Si usa dire che il futuro sia già qui. In effetti il mondo descritto da Asimov sembra sempre meno lontano, soprattutto ora che l'intelligenza artificiale si sta diffondendo a velocità esorbitante attorno a noi e le macchine stanno lentamente prendendosi il loro posto nella società. Automobili intelligenti, smartphone che prevedono ogni mossa e sanno accontentare anche il più minimo desiderio. Per alcuni, questo è il paradiso. Per altri invece, questa situazione sta diventando un incubo.
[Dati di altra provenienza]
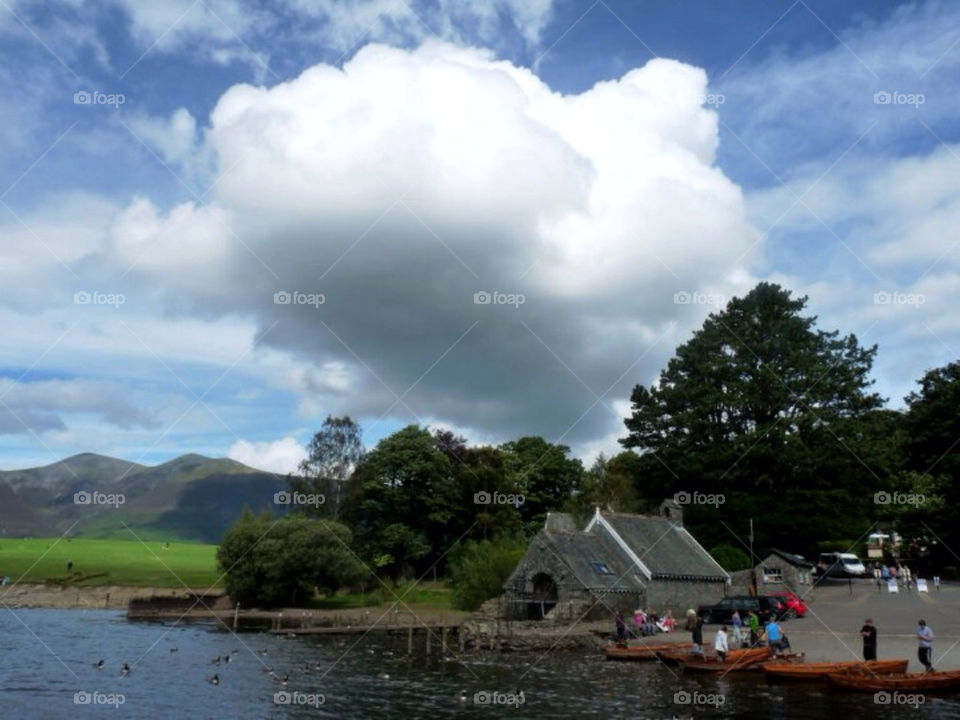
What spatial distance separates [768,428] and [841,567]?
14.3 metres

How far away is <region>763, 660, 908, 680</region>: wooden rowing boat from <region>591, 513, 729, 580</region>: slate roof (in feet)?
78.7

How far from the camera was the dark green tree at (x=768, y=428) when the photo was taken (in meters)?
74.2

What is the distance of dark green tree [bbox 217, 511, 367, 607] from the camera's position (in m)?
76.6

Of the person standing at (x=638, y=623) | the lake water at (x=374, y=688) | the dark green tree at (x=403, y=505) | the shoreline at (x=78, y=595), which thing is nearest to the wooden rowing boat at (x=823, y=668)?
Answer: the lake water at (x=374, y=688)

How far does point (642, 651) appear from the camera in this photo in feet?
135

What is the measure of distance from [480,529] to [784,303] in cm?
3744

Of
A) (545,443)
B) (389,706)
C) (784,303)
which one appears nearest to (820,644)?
(389,706)

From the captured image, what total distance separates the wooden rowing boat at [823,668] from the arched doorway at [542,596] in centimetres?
2204

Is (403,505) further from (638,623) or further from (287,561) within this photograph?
(638,623)

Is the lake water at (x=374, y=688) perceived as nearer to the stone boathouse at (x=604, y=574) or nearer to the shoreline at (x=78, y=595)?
the stone boathouse at (x=604, y=574)

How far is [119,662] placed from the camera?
139 ft

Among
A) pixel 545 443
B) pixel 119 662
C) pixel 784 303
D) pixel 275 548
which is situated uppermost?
pixel 784 303

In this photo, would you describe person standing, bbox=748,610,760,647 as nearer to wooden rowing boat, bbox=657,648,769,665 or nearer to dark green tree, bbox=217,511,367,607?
wooden rowing boat, bbox=657,648,769,665

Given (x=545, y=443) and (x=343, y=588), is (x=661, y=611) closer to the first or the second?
(x=343, y=588)
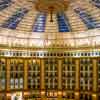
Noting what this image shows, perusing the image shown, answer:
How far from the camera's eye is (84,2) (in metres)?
49.0

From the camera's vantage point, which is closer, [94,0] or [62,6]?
[62,6]

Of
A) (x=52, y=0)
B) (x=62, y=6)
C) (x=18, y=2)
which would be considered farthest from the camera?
(x=18, y=2)

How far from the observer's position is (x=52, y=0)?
40.5m

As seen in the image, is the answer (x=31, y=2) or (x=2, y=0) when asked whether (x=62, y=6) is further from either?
(x=2, y=0)

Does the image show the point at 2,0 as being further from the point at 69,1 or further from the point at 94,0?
the point at 94,0

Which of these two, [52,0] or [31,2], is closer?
[52,0]

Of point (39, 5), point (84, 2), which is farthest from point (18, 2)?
point (84, 2)

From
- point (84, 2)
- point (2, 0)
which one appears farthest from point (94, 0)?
point (2, 0)

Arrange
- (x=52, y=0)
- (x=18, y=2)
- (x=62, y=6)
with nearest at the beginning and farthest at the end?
(x=52, y=0) → (x=62, y=6) → (x=18, y=2)

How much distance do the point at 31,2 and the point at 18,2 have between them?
3915 millimetres

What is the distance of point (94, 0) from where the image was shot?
4938 cm

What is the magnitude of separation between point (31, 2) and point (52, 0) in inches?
215

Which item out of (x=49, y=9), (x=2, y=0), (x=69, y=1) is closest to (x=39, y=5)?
(x=49, y=9)

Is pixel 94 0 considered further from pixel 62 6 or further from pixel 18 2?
pixel 18 2
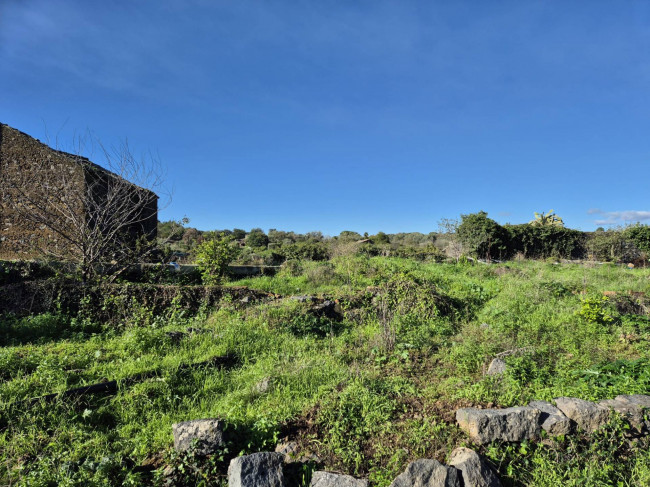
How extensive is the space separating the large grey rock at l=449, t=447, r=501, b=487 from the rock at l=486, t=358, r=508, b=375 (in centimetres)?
167

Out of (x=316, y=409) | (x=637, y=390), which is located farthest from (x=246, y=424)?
(x=637, y=390)

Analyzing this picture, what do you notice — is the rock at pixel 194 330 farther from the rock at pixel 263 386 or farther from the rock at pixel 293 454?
the rock at pixel 293 454

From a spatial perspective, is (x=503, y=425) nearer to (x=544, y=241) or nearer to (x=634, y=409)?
(x=634, y=409)

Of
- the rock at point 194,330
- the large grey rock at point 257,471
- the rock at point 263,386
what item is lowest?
the large grey rock at point 257,471

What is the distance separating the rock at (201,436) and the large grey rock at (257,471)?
0.28 m

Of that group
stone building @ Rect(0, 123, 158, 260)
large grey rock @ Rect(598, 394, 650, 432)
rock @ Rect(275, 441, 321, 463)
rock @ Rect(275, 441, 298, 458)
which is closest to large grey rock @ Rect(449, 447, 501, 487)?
rock @ Rect(275, 441, 321, 463)

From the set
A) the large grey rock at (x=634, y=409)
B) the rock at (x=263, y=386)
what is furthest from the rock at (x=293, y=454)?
the large grey rock at (x=634, y=409)

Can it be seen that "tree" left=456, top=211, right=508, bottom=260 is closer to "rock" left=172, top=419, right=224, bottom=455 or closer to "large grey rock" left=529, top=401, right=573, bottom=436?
"large grey rock" left=529, top=401, right=573, bottom=436

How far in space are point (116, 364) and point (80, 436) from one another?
5.19 feet

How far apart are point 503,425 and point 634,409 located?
132cm

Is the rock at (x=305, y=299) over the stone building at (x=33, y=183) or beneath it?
beneath

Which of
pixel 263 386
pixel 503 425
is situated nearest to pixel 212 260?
pixel 263 386

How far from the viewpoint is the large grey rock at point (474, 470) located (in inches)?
95.5

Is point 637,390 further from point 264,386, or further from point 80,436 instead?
point 80,436
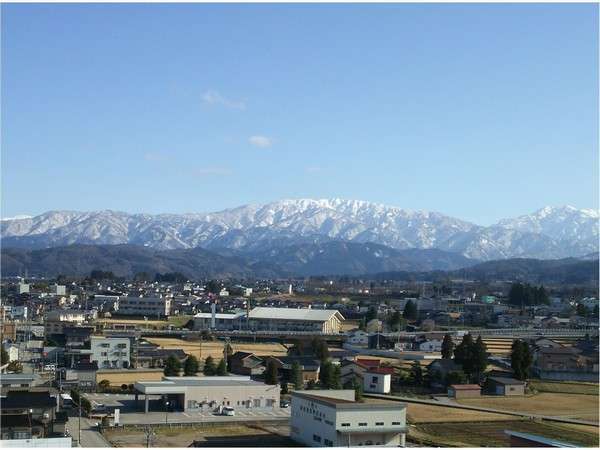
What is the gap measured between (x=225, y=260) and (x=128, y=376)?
264 ft

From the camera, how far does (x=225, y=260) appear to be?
96.5 m

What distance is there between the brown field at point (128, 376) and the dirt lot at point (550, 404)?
580 centimetres

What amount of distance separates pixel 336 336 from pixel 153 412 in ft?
39.7

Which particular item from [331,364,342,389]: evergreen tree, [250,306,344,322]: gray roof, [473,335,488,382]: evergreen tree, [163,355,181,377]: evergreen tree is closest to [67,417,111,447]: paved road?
[163,355,181,377]: evergreen tree

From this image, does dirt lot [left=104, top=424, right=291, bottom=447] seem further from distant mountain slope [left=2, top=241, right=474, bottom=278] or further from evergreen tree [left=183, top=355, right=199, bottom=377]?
distant mountain slope [left=2, top=241, right=474, bottom=278]

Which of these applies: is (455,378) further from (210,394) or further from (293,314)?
(293,314)

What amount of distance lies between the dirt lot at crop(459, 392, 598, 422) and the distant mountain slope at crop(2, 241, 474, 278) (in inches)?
2229

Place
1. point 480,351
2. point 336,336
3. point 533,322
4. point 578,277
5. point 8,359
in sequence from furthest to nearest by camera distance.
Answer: point 578,277 < point 533,322 < point 336,336 < point 8,359 < point 480,351

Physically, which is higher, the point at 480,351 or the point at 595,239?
the point at 595,239

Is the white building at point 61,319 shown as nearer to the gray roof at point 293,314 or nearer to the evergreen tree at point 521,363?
the gray roof at point 293,314

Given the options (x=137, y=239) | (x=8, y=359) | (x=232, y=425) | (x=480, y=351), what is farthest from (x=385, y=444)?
(x=137, y=239)

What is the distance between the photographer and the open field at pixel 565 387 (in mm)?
15508

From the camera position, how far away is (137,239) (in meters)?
144

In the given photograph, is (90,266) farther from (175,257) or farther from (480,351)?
(480,351)
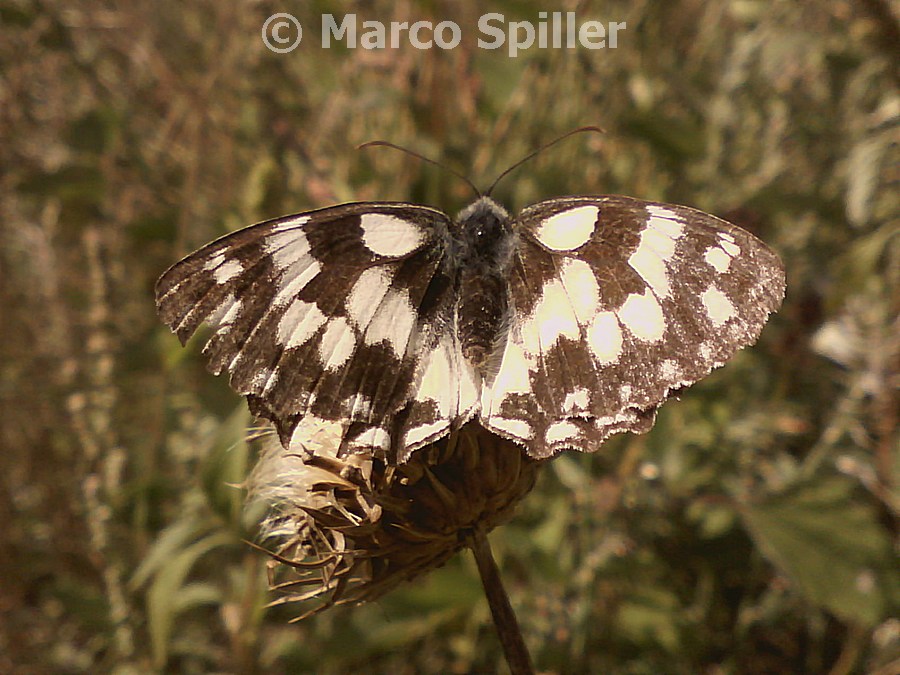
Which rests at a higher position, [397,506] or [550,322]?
[550,322]

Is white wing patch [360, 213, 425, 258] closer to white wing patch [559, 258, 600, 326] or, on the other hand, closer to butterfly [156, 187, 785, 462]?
butterfly [156, 187, 785, 462]

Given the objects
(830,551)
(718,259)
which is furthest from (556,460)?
(718,259)

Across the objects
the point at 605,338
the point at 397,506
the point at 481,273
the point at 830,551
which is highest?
the point at 481,273

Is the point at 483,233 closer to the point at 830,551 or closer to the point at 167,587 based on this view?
the point at 167,587

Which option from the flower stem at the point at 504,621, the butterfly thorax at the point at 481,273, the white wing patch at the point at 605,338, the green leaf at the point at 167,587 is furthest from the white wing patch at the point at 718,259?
the green leaf at the point at 167,587

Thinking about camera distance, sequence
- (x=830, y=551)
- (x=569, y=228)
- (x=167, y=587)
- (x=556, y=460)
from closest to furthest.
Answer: (x=569, y=228), (x=167, y=587), (x=830, y=551), (x=556, y=460)

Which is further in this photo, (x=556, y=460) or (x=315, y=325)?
(x=556, y=460)
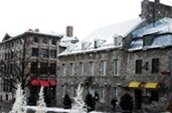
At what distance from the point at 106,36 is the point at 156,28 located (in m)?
9.82

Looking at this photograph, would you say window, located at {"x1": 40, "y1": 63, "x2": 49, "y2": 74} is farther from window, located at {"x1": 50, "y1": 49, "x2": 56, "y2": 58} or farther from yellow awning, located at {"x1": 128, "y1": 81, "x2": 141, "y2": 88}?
yellow awning, located at {"x1": 128, "y1": 81, "x2": 141, "y2": 88}

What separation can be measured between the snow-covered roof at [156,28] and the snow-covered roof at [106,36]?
3.14 feet

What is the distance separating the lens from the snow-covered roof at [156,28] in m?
37.2

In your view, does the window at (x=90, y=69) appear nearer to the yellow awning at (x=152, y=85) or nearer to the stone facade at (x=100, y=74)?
the stone facade at (x=100, y=74)

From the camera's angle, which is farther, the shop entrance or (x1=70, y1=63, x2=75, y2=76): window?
(x1=70, y1=63, x2=75, y2=76): window

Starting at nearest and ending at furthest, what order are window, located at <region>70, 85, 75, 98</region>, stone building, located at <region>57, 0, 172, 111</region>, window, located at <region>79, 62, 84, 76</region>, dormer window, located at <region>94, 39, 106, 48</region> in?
stone building, located at <region>57, 0, 172, 111</region>, dormer window, located at <region>94, 39, 106, 48</region>, window, located at <region>79, 62, 84, 76</region>, window, located at <region>70, 85, 75, 98</region>

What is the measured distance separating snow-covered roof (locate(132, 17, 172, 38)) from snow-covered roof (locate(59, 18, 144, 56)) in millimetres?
958

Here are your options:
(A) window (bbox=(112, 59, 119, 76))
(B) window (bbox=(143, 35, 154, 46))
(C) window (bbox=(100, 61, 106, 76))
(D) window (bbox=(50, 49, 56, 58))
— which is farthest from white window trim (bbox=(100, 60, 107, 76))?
(D) window (bbox=(50, 49, 56, 58))

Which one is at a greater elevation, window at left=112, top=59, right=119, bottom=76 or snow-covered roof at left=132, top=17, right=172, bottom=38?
snow-covered roof at left=132, top=17, right=172, bottom=38

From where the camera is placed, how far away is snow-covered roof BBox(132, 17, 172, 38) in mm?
37153

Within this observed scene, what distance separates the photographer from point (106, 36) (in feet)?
157

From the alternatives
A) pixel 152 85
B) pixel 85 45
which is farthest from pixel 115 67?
pixel 152 85

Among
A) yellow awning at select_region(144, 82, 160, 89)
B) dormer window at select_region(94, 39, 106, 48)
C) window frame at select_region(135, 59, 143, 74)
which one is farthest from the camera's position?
dormer window at select_region(94, 39, 106, 48)

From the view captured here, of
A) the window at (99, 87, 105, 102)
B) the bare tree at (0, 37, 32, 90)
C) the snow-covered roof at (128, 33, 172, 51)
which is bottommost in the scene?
the window at (99, 87, 105, 102)
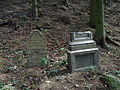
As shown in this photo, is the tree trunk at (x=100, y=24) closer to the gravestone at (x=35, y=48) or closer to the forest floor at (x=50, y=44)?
the forest floor at (x=50, y=44)

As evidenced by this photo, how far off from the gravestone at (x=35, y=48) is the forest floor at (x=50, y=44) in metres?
0.30

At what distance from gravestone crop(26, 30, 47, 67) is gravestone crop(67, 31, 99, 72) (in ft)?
4.46

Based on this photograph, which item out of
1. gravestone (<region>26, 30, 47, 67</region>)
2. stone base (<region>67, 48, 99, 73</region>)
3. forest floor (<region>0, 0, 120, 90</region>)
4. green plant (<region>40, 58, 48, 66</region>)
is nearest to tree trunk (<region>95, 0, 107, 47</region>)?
forest floor (<region>0, 0, 120, 90</region>)

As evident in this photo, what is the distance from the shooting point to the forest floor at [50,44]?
201 inches

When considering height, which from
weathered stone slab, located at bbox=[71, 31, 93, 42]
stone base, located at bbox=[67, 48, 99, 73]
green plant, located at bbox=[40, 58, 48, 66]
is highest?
weathered stone slab, located at bbox=[71, 31, 93, 42]

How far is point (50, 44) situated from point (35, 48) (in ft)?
9.45

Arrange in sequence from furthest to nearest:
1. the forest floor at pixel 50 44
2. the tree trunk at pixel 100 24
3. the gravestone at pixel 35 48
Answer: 1. the tree trunk at pixel 100 24
2. the gravestone at pixel 35 48
3. the forest floor at pixel 50 44

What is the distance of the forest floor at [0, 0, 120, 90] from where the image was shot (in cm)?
510

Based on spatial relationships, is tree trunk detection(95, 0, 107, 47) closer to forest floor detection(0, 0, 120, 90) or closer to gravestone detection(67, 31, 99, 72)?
forest floor detection(0, 0, 120, 90)

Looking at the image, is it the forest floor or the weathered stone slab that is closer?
the forest floor

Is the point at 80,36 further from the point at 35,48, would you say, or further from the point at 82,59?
the point at 35,48

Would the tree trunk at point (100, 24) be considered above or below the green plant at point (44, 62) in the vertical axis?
above

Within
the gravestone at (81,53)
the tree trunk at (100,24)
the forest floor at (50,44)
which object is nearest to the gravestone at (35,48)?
the forest floor at (50,44)

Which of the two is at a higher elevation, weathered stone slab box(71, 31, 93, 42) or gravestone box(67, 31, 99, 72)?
weathered stone slab box(71, 31, 93, 42)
Come per un operaio sessantunenne di origini marocchine e con una grave disabilità, che si è visto mandare a casa dall’azienda in cui lavorava da oltre trent’anni perché il suo posto di lavoro era stato occupato da una macchina.
Quando il progresso vince sull'uomo
La ‘Paint Cap Applicator' è la ragione data dalla Grief Italia S.P.A, una succursale italiana di una grande multinazionale con sede a Melzo, in provincia di Milano, per cui la presenza dell’operaio sarebbe totalmente un più non richiesto. Essa infatti svolgerebbe il medesimo impiego dell'uomo, cioè il posizionamento di tappi provvisori su contenitori appena usciti dalla macchina di produzione, prima che essi vengano verniciati ed ultimati. Con l'invenzione di questo marchingegno, la vita professionale del sessantunenne viene spazzata via. Reso completamente inutile all'azienda per una macchina. La ricerca del lavoro era già diventato un problema grave a causa della grande competizione tra uomini.
Il progresso questa volta non sembra dalla parte dell'essere umano. Questo destino non è infatti toccato solo all’impiegato marocchino, ma anche a molto altri che ormai da anni si vedono soppiantati in nome del progresso. Naturale è chiedersi se può esistere un ‘progresso' senza l'uomo.
I tentativi del sessantunenne
Questa è senza alcun dubbio la domanda che si pone l’operaio, che sta facendo di tutto per cambiare la sua situazione.
Anche i sindacati non paiono però riuscire a trovare un accordo, nonostante l'età avanzata dell'uomo, prossimo alla pensione e con una grave disabilità (nel 1991 ha infatti perso disgraziatamente una mano). Tutti fattori che di fatto gli rendono ardua e lontana la possibilità di trovare un altro lavoro. La sua vita era quell’umile impiego.
Secondo l’avvocato penalista Mirko Mazzali a cui la vittima si è rivolta, l’accaduto è oltremodo increscioso. Come si può, secondo lui, anche solo pensare di sostituire una persona vivente, soprattutto nelle sue condizioni, con una macchina appena inventata?